A sociedade em que vivemos pode não ser racializada, mas a desigualdade sim. Tais práticas sociais são irredutíveis a outros contextos, tendo em vista ser uma genuína criação nacional. Mas para um país que, além do seu talento no samba e no futebol, se notabilizou pelas suas extremadas assimetrias sociais é fundamental reconhecer tal dimensão. A cor da pobreza do Brasil é negra. Esse perfil não se associa apenas ao distante passado escravista, mas está correlacionada com a perpetuação de um modelo de relações raciais que tendeu a, denodadamente, preservar tal realidade.
Portanto a pertinência da aprovação do estatuto é uma questão política e moral. Esse processo não pode ser visto de forma dissociada do projeto do Brasil enquanto nação, e dos correspondentes modelos desejáveis de sociedade. De fato, muitos vociferam que tal modelo deveria banir a raça do horizonte. Porém seria silenciando sobre as evidentes assimetrias raciais causadas pelo racismo à brasileira que tal desiderato seria alcançado? Tornando naturais tais disparidades, violências e injustiças -resultado prático do modelo brasileiro de relações raciais- é que chegaremos a viver em um país melhor?

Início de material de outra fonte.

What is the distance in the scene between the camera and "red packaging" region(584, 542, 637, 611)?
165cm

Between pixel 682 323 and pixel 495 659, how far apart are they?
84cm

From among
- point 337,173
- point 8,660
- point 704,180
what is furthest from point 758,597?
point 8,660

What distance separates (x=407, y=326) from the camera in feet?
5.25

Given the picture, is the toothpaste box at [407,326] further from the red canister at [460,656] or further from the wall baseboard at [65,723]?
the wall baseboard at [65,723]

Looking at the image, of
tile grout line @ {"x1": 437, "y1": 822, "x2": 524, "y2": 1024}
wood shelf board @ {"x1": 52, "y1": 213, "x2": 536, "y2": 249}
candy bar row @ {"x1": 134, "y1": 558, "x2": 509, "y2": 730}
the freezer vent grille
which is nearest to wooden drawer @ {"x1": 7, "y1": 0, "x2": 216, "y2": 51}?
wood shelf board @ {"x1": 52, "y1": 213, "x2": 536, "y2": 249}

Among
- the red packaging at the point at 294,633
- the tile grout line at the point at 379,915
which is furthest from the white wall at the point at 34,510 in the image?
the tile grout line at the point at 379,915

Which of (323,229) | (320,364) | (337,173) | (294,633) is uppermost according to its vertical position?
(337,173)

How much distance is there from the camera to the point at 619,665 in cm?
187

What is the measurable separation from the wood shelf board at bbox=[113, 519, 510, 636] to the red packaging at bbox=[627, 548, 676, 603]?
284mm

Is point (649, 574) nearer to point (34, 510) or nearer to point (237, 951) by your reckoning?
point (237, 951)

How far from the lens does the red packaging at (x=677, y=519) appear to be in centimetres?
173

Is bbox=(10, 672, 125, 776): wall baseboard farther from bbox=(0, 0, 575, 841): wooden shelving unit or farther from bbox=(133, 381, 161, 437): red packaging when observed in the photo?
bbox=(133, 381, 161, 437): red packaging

O Estatuto da Igualdade Racial, por si só, dificilmente conseguirá eliminar as crescentes cotas de racismo ou inverterá os pesos de nossa balança social, secularmente viciada em termos de injustiça, privações e violências. Tampouco nos parece razoável supor que tal projeto venha a se conformar enquanto um monstro jurídico que, guloso, irá devorar a sobremesa da nossa paz social. Isso porque as dinâmicas assumidas pelas relações sociais, e raciais, não são geradas por leis e estatutos.

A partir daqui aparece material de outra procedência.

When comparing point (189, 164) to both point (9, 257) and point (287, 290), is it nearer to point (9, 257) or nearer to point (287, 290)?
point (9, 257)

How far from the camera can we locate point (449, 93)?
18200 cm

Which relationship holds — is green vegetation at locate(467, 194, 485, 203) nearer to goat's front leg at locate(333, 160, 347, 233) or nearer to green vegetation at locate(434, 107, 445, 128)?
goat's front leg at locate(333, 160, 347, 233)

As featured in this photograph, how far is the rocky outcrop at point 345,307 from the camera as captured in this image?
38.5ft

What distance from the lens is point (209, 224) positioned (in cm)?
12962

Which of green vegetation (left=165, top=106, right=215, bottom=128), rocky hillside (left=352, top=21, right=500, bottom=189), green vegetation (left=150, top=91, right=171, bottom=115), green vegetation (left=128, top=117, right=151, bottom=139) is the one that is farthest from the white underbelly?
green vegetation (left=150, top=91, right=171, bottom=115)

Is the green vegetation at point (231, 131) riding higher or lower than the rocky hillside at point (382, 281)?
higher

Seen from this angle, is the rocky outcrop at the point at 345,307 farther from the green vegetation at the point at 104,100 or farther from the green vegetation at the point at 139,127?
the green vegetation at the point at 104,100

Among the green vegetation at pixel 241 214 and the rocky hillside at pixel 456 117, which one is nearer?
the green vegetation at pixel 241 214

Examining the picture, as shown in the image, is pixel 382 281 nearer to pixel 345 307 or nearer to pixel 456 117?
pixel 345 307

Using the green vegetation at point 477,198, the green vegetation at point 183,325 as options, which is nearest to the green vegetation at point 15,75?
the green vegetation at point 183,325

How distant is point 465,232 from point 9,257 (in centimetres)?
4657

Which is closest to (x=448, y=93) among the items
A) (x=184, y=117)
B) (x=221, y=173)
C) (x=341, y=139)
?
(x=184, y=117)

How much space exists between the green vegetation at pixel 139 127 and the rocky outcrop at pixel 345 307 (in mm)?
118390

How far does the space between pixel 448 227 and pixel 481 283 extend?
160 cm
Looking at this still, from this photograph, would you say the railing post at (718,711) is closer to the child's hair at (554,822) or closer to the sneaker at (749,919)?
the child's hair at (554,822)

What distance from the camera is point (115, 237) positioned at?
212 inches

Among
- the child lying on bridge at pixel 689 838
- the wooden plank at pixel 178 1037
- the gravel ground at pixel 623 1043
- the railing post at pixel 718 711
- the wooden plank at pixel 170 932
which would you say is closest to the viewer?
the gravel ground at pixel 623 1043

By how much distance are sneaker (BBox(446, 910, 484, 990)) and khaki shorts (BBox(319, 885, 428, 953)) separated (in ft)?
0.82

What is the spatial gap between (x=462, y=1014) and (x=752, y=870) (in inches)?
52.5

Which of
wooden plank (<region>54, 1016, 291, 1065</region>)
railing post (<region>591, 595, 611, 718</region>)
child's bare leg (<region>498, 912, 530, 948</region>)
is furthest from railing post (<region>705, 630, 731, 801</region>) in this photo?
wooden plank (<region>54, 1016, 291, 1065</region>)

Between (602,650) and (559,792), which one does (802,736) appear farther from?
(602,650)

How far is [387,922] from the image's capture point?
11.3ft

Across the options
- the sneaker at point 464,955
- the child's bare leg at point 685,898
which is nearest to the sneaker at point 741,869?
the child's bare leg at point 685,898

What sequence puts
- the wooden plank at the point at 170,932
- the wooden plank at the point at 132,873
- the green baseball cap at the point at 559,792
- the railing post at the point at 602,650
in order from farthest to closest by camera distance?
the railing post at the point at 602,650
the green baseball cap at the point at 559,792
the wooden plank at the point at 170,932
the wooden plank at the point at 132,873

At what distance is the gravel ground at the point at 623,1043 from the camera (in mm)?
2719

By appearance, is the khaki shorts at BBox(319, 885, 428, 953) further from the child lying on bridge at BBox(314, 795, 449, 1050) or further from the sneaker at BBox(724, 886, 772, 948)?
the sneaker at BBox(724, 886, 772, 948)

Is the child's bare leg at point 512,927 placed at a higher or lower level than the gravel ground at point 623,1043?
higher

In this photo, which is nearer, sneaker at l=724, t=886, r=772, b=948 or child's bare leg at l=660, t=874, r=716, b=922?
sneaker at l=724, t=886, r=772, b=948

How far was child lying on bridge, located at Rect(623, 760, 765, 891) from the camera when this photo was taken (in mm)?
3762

Antes esse mesmo corpo legal é que deve expressar os avanços conceituais, axiológicos e políticos presentes no interior de uma determinada sociedade. Nesse sentido, a preservação das tradicionais hierarquias raciais presentes na sociedade brasileira soa imoral por ela mesma. A imperiosa necessidade de sua superação é que exige a imediata criação de mecanismos legais que caminhem nesse rumo.


Flávio Gomes é professor do Departamento de História da Universidade Federal do Rio de Janeiro; Marcelo Paixão é professor do Instituto de Economia da UFRJ.